Getting older means going downhill. Hearing goes, sight worsens, memory stutters, everything takes twice as long. We head inexorably towards Shakespeare’s “second childishness and mere oblivion/Sans teeth, sans eyes, sans taste, sans everything”.

Or do we?

Ageing often feels like a downhill slide, and research shows that older people are worse than younger people on almost all measures studied. That is one conclusion from Ian Stuart-Hamilton’s The Psychology of Ageing. First published in 1991 and now in its fifth edition, it’s “a comprehensive overview of the psychological processes of ageing”. I’ve read it so you don’t have to!

As well as physical decline, older people are less able than younger ones to solve new problems, identify patterns, or use logic in new situations – known as “fluid intelligence”. (Though fortunately, we do increase in wisdom and are good at using learned knowledge and experience, or “crystallized intelligence”.)

Is the research reliable?

But that is not the whole story, as Hamilton-Stuart shows. There are plenty of questions about the research. I’m especially interested as I regularly take part in studies on ageing. From a month of extra exercise to see if it affects my appetite, to hours in a hellish onscreen “robot factory” with electrodes on my head, to “brain training” exercises for the Protect study, I contribute to the statistics.

So I’m aware at first hand of some of the issues. Older people come from a broad base in terms of education, social background and age (say 60 -75), compared with younger people who are mainly students. Students are more likely to play computer games – that’s my excuse for my many failures in the robot factory! Generally, it’s hard to take account of all the variables which could affect results and to come up with a difference between old and young which is solely down to ageing.

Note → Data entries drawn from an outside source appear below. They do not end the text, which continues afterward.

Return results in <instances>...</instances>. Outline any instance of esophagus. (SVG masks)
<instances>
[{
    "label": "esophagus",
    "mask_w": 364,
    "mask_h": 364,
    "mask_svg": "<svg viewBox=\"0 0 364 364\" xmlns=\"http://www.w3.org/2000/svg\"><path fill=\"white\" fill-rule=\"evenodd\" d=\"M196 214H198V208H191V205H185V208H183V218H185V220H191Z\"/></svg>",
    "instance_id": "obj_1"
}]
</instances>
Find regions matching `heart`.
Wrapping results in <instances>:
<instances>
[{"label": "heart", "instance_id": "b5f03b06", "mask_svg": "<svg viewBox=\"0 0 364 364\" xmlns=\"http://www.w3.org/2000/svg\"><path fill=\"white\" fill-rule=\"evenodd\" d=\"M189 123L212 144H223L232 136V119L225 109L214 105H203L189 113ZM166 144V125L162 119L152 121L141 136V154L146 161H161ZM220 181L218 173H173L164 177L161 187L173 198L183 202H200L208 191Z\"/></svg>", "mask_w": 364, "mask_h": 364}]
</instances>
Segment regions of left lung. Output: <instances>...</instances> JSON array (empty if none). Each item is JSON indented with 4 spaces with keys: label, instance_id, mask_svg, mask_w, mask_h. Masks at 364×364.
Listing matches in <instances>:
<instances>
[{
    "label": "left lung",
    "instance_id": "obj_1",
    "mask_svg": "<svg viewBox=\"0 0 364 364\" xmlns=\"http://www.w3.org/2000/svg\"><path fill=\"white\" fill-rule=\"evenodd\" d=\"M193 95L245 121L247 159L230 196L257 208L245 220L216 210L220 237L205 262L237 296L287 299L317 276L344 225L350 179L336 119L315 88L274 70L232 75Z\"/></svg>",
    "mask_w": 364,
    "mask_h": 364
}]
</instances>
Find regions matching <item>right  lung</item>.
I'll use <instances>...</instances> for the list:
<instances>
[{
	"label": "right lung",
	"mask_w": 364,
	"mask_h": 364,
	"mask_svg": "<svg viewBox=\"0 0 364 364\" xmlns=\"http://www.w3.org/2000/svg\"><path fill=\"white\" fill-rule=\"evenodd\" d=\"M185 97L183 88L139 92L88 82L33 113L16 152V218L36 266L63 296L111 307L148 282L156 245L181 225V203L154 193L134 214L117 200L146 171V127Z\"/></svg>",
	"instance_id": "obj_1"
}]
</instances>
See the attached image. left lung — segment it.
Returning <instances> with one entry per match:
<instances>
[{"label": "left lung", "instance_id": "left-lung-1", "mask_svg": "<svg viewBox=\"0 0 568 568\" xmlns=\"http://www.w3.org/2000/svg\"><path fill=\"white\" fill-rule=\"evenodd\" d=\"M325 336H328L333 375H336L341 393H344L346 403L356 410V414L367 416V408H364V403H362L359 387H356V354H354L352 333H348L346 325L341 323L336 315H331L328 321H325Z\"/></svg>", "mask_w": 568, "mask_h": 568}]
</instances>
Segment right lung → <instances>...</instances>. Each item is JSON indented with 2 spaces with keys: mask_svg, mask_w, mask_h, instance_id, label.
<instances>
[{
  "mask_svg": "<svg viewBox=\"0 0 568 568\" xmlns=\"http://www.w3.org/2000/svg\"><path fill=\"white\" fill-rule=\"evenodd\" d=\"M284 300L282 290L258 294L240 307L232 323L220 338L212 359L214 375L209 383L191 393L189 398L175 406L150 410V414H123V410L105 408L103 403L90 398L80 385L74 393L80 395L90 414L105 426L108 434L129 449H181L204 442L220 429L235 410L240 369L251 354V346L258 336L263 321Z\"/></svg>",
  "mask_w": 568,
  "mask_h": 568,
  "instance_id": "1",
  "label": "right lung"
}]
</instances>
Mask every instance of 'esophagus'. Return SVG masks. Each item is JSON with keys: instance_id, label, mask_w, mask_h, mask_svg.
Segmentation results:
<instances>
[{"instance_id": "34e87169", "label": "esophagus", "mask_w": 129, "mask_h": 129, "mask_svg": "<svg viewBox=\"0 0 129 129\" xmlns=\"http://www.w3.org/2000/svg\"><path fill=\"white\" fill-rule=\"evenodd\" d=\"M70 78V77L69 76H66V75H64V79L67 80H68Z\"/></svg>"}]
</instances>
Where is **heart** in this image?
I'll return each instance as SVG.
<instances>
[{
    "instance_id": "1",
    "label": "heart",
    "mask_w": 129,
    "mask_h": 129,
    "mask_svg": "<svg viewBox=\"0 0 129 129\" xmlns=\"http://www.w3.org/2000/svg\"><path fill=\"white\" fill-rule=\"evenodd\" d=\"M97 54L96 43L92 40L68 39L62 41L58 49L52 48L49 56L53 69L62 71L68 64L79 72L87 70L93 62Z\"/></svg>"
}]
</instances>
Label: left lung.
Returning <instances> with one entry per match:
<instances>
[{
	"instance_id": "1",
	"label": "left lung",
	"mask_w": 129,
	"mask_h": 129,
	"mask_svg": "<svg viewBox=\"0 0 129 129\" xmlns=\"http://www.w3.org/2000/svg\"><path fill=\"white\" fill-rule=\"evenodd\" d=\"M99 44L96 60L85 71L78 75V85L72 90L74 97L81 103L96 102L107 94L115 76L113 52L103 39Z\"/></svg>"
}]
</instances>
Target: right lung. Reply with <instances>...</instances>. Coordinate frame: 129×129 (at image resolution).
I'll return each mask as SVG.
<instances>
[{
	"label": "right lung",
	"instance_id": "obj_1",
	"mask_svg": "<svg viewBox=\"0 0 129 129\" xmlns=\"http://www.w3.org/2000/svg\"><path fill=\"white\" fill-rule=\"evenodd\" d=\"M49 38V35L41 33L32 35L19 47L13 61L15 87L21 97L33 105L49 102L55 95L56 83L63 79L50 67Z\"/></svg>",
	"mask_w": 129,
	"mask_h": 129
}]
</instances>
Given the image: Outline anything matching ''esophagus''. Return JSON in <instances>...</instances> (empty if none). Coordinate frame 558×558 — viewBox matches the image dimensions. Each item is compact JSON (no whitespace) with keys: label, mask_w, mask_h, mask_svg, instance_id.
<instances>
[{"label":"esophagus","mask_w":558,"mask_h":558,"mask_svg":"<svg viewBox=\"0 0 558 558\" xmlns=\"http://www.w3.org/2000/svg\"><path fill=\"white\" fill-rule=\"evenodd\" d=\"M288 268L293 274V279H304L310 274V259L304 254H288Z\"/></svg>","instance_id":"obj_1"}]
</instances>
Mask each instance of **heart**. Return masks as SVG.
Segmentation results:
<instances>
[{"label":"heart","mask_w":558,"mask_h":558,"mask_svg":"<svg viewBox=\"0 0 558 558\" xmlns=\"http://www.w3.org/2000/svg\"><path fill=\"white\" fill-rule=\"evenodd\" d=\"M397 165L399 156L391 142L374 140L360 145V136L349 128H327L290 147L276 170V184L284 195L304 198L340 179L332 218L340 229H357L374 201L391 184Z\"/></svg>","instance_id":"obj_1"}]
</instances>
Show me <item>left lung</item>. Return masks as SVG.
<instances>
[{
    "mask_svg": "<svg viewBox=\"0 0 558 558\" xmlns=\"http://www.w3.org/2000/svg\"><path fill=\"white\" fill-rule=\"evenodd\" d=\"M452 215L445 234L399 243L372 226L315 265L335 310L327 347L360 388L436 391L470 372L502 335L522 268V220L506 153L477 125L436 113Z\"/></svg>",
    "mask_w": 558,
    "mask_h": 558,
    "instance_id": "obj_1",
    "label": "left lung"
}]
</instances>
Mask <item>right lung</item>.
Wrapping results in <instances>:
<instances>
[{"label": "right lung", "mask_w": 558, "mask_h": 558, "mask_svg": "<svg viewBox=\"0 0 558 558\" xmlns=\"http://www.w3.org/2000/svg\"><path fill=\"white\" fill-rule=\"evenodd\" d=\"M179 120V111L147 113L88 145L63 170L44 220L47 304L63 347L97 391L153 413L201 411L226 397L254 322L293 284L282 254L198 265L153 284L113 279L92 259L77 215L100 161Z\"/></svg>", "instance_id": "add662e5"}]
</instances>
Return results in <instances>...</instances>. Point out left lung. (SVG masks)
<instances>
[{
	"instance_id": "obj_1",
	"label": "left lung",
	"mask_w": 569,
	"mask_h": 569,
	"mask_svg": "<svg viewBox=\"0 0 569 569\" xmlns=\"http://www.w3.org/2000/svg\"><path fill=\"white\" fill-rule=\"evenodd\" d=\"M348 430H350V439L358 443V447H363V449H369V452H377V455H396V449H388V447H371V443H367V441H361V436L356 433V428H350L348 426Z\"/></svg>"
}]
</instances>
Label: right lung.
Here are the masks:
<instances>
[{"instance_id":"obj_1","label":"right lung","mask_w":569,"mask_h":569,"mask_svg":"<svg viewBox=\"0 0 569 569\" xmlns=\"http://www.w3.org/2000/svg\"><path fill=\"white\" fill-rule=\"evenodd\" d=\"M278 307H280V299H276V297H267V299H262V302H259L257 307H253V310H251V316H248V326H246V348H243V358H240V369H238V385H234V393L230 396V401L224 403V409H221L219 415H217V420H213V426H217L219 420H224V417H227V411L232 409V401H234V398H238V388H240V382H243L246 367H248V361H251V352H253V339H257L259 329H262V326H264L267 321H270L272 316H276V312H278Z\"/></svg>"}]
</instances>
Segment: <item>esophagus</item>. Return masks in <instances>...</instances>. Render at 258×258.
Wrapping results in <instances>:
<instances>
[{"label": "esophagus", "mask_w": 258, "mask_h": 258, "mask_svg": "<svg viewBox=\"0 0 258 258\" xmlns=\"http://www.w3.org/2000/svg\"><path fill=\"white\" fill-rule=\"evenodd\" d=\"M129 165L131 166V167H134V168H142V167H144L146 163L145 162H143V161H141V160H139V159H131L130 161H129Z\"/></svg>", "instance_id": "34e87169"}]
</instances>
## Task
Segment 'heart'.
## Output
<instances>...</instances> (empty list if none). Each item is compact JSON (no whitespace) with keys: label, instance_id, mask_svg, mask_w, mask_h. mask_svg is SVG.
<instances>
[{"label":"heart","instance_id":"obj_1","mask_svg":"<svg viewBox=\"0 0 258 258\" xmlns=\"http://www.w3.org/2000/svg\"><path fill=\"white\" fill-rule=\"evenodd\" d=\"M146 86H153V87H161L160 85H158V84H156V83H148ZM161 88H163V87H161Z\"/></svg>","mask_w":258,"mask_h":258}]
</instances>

There’s also an issue with what questions studies are answering and how results are interpreted. So older people tend to be worse at intelligence tests under lab conditions, says Hamilton-Stuart. But is that significant, given that most get by perfectly well when they’re “working at their own pace in their own world, and not trying to follow essentially unrealistic commands in an unrealistic world over which they have little control.”

It’s all relative

We’re rightly concerned about older people who live with debilitating disability for years. But fortunately, most of us will go downhill fairly slowly until our last few months of life. We may be less fit and less on the ball, than our younger selves, but we manage:

Older people often have significantly worse memories and other cognitive skills than younger adults. For most older people, this has little real impact on everyday life. Being a little slower to learn how to use a new mobile phone or retrieve the name of an infrequently encountered person is irksome, but that is all.

Compensation

Performing poorly in intelligence tests has little relevance to how well older people cope in the real world. We accommodate our limitations by using our experience and knowledge, both consciously and unconsciously. If we struggle with hearing, we turn up the volume, ask people to speak slower, or – eventually – get a hearing aid.

But also, our brains compensate by finding work-arounds. For example, filling in the blanks where we’ve not quite heard the words (and occasionally getting it spectacularly wrong). It’s possible, Hamilton-Stuart says, that ‘memory changes in later life might be the result of the ageing brain compensating for loss as best it can by drawing as many resources as it can muster’. Perhaps that’s also why older people get mentally tired so much quicker.

Downhill slowly

We can’t escape going downhill. Compared to young people, compared to our younger selves, there’s been real decline. But Hamilton-Stuart shows that:

  • the skills measured don’t always matter in everyday life
  • we can often compensate for abilities we lose
  • it is usually decline rather than complete loss.

So, ‘even though there may be some decline this should never, with the exception of dementia, be sufficient to mar a productive and happy later life.’

We may be going downhill, but we can take the steps slowly, and enjoy the view.